>> Start

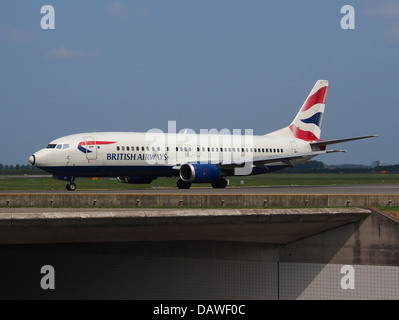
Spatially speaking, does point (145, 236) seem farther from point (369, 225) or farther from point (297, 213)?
point (369, 225)

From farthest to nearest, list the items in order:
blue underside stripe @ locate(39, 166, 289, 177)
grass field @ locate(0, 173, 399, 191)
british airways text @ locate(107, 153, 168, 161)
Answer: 1. grass field @ locate(0, 173, 399, 191)
2. british airways text @ locate(107, 153, 168, 161)
3. blue underside stripe @ locate(39, 166, 289, 177)

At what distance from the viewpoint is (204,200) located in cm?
2472

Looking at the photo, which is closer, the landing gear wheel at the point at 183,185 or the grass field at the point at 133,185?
the landing gear wheel at the point at 183,185

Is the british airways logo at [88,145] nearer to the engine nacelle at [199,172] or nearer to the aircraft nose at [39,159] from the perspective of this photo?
the aircraft nose at [39,159]

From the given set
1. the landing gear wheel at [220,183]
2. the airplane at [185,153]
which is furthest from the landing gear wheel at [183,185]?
the landing gear wheel at [220,183]

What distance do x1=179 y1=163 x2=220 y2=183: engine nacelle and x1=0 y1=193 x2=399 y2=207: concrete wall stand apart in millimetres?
16133

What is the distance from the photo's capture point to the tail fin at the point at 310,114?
5141cm

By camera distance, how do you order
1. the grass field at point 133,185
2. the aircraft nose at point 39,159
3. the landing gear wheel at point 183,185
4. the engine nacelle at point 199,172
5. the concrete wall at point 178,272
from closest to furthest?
the concrete wall at point 178,272
the aircraft nose at point 39,159
the engine nacelle at point 199,172
the landing gear wheel at point 183,185
the grass field at point 133,185

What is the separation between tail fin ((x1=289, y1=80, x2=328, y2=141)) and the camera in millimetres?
51406

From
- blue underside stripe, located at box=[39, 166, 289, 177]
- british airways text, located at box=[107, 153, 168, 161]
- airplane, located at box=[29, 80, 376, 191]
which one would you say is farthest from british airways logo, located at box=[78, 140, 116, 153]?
blue underside stripe, located at box=[39, 166, 289, 177]

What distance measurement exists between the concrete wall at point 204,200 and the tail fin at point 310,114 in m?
27.1

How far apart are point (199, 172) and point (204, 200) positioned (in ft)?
53.8

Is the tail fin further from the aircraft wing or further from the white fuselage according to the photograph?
the aircraft wing
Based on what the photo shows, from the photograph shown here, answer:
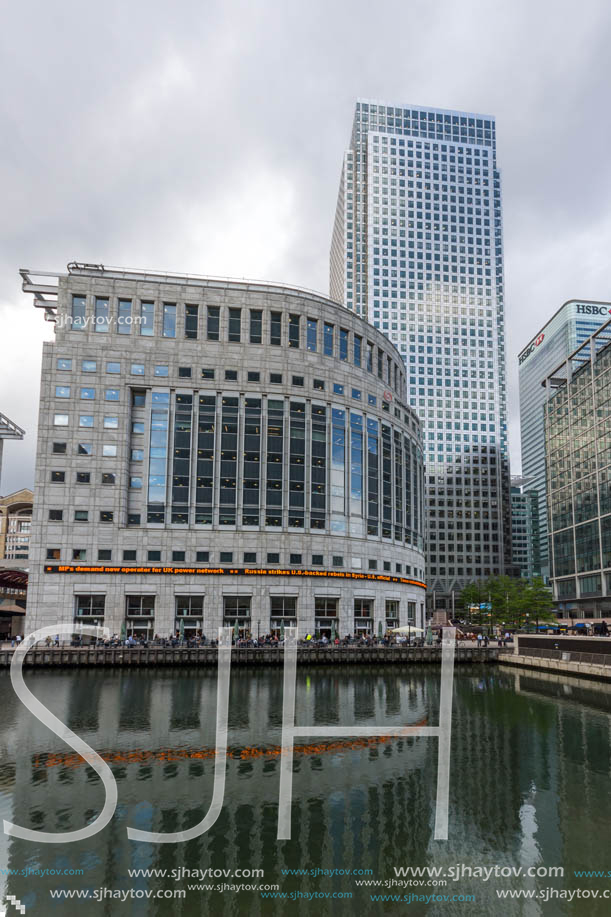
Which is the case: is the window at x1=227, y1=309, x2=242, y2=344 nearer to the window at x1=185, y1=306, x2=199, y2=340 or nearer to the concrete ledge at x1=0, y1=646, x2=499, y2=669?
the window at x1=185, y1=306, x2=199, y2=340

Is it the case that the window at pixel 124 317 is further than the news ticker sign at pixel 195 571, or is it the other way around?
the window at pixel 124 317

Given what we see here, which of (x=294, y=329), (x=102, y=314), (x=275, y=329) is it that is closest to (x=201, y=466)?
(x=275, y=329)

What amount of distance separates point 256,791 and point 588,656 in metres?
53.0

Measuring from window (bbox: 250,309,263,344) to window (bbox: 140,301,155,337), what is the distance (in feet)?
51.4

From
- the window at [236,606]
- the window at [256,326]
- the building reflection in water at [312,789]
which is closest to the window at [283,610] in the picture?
the window at [236,606]

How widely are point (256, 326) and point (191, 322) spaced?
34.2 ft

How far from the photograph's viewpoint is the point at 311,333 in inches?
4375

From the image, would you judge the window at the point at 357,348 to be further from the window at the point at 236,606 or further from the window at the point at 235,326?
the window at the point at 236,606

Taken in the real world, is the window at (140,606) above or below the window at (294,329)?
below

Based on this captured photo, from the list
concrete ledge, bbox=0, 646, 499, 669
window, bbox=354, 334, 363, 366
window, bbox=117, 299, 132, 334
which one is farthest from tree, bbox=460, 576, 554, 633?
window, bbox=117, 299, 132, 334

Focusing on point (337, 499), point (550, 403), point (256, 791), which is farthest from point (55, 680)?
point (550, 403)

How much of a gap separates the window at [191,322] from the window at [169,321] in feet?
6.65

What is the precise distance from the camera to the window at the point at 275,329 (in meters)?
108

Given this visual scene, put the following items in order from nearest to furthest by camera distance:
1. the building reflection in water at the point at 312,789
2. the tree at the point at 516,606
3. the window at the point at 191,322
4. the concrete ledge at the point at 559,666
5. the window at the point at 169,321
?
the building reflection in water at the point at 312,789
the concrete ledge at the point at 559,666
the window at the point at 169,321
the window at the point at 191,322
the tree at the point at 516,606
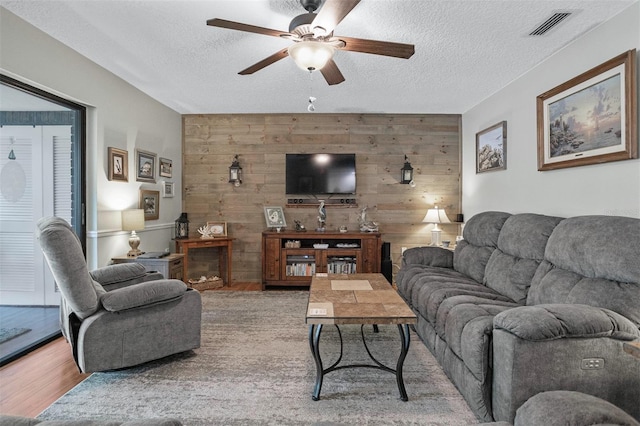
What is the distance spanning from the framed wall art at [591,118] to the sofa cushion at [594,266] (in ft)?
2.07

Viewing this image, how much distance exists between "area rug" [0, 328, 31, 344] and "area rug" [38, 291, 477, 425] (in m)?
1.21

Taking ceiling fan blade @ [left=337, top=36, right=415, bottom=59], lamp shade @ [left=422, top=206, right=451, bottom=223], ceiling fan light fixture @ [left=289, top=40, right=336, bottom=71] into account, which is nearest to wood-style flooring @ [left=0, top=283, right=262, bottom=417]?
ceiling fan light fixture @ [left=289, top=40, right=336, bottom=71]

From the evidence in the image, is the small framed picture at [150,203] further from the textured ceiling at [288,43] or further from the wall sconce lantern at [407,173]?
Result: the wall sconce lantern at [407,173]

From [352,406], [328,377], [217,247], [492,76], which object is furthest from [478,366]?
[217,247]

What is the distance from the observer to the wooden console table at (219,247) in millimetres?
4492

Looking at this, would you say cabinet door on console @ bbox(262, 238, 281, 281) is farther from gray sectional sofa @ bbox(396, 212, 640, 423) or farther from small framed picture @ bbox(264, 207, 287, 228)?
gray sectional sofa @ bbox(396, 212, 640, 423)

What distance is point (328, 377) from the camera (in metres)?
2.31

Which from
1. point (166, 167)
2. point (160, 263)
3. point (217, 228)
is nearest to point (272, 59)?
point (160, 263)

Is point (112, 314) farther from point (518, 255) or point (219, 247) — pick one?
point (518, 255)

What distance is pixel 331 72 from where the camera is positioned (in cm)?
A: 266

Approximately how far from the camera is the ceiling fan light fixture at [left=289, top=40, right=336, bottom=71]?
2.14m

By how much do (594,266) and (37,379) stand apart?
374 centimetres

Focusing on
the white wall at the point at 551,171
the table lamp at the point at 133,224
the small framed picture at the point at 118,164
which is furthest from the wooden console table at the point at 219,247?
the white wall at the point at 551,171

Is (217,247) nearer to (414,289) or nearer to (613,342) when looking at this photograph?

>> End

* [JOB] Which lines in the rows above contain the word "much"? Locate each one and copy it out in full.

* [RESULT OF THIS EXERCISE]
How much of a gap separates the window at [191,322] from the window at [169,321] in feet?
Viewing this image, how much distance exists between "area rug" [0, 328, 31, 344] and "area rug" [38, 291, 477, 425] (in m)?
By how much do (594,266) and (37,379) stand apart?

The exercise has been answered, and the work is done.